Testo fornito:
-------
A tale prospettazione gli appellanti hanno opposto: – l’uno – che il parere tecnico non comporta una valutazione di legittimità dell’atto in riferimento all’oggetto della delibera, essendo un parere tecnico e non di legittimità, diversamente da quello che in precedenza veniva dato dal segretario comunale, e si limita ad attestare che l’atto corrisponde all’attività istruttoria compiuta, ai fatti acquisiti nell’attività istruttoria, che l’atto nella sua composizione formale corrisponde a quanto voluto dalla normativa sulla formazione della delibera nel suo aspetto estrinseco e non attesta nulla in ordine alla legittimità delle ragioni di merito che sottostanno al tipo di delibera adottata. In conclusione afferma che la volontà di procedere al rimborso delle spese legali e la valutazione della legittimità del rimborso medesimo è invece stata effettuata dal Consiglio Comunale, che ha ritenuto di dovere provvedere in tale senso e che è tale atto che ha fatto consumare il danno erariale, potendo il consiglio comunale approvare le delibere, anche disattendendo il relativo parere del funzionario; – l’altro – che nel visto (o parere) di regolarità contabile emesso dal responsabile del servizio finanziario, rientra la verifica della esatta imputazione della spesa al bilancio, la disponibilità finanziaria del capitolo sul quale la spesa viene imputata, nonché la regolarità, sotto l’aspetto economico e fiscale della proposta. In conclusione aggiunge che il parere in esame, seppure obbligatorio, non è vincolante e non interviene ad integrare la volontà dell’organo adottante.
I profili di appello delineati sono fondati.
Nella specie sia il responsabile dell’area tecnica che il responsabile dell’area economico finanziaria hanno espresso i pareri dovuti sulla delibera di riconoscimento di debito fuori bilancio secondo la delimitazione che a detti pareri sono conferiti dalla legge.
-------
Dati mostrati:
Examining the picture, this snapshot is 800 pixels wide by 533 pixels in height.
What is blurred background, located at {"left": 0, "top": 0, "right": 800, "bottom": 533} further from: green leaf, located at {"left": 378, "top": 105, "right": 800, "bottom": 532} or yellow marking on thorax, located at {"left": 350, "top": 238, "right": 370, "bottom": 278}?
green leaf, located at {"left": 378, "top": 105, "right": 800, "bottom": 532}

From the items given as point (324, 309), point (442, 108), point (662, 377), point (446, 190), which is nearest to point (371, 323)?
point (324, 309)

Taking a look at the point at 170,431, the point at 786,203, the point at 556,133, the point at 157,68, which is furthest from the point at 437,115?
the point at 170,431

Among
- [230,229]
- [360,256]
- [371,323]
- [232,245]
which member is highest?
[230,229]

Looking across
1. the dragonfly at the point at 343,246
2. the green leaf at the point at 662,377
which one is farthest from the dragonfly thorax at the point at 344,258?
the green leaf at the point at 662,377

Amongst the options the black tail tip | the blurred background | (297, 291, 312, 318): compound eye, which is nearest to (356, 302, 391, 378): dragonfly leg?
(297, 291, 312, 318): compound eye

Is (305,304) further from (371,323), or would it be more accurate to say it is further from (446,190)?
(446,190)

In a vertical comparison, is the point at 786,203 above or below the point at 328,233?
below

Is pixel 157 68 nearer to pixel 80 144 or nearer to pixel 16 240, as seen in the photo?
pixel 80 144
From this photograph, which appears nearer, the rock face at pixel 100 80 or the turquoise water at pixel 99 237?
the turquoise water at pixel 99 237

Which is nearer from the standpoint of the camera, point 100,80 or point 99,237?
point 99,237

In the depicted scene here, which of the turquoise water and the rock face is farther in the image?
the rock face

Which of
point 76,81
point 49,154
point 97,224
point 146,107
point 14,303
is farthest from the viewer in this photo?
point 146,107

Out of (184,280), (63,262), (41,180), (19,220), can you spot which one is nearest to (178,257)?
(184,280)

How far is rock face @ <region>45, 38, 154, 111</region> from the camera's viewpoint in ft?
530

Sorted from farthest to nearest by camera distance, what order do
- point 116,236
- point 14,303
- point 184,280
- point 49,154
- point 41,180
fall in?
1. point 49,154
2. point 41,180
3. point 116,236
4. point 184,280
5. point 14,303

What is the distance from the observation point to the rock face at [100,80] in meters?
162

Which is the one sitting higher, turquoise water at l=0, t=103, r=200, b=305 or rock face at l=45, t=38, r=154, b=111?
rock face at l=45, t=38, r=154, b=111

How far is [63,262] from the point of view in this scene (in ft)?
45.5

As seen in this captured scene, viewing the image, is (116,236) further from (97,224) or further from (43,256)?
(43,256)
-------
Richiesta scritta A:
Riproduca il testo fornito da "Nella specie sia" a "conferiti dalla legge.".
Richiesta scritta B:
Nel brano sui pareri relativi alla delibera comunale, elenchi le verifiche che rientrano nel visto di regolarità contabile del responsabile del servizio finanziario.
Richiesta scritta C:
Scriva il seguito del brano sui pareri relativi alla delibera comunale, a partire dall'ultima frase riportata.

Risposta all'esercizio A:
Nella specie sia il responsabile dell’area tecnica che il responsabile dell’area economico finanziaria hanno espresso i pareri dovuti sulla delibera di riconoscimento di debito fuori bilancio secondo la delimitazione che a detti pareri sono conferiti dalla legge.

Risposta all'esercizio B:
- la verifica della esatta imputazione della spesa al bilancio
- la disponibilità finanziaria del capitolo sul quale la spesa viene imputata
- la regolarità, sotto l'aspetto economico e fiscale, della proposta

Risposta all'esercizio C:
E tali limitazioni vanno individuate da un lato, nella verifica di legittimità, in linea tecnica, che la materia in deliberazione rientri nella effettiva competenza dell’organo deliberante e che sul piano della regolarità tecnico-amministrativa sussistono i presupposti di fatto che legittimano il ricorso ad una tale deliberazione a prescindere da ogni valutazione e sindacato nel merito degli atti prodromici che hanno resa necessaria l’assunzione della deliberazione, nella specie, di riconoscimento di debito fuori bilancio. Merito e ragioni le cui valutazioni appartengono esclusivamente all’ organo deliberante, libero di determinarsi in ordine alle stesse, non essendo il parere predetto vincolante per l’organo deliberante medesimo. A maggior ragione deve ritenersi non pertinente la pretesa di attribuire al responsabile dell’area economico-finanziaria valutazioni di legittimità generale, al quale, invece, spettano valutazioni solo riferite alla regolarità contabile, qualora, come nella specie, la deliberazione proposta comporti impegno di spesa o diminuzione di entrata.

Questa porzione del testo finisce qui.